I said, “To make a profit?”
Without missing a beat, Emily said, “What’s the number two thing any business wants?”
“Uhh.”
“Not to get sued,” she said. “I reported the picture as a copyright violation. And, um. I had some friends report some of your other pictures, too. The point is, in another day or two your account will be suspended pending investigation, and hopefully by the time they realize you weren’t posting stolen pictures, they’ll also have realized that you were hacked, and fix it.”
“Or I’ll get arrested for violating the Copyright Act!”
“Yeah, probably that won’t happen. But I did deal with the more immediate problem, which was keeping your mom from seeing it.”

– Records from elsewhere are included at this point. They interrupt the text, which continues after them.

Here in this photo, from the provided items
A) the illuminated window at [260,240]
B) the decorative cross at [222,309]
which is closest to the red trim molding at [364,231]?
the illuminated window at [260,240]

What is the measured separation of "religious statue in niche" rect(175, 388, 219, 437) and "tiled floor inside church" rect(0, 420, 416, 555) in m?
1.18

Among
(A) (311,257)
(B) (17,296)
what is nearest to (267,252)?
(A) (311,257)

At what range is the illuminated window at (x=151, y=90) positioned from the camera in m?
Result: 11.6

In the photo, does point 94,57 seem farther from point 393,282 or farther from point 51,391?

“How exactly did you do that?”
“I hacked her Instagram page.”
“What?”
“Her password’s your birthday. It wasn’t that hard. Anyway, all I did was unfollow and block you, so even if someone tags her on another picture before your page comes down, she won’t get any notifications or anything. She’d have to be specifically looking for your page.”
“Which you said you hardly use anyway,” Bebe said. “So she probably won’t go looking.”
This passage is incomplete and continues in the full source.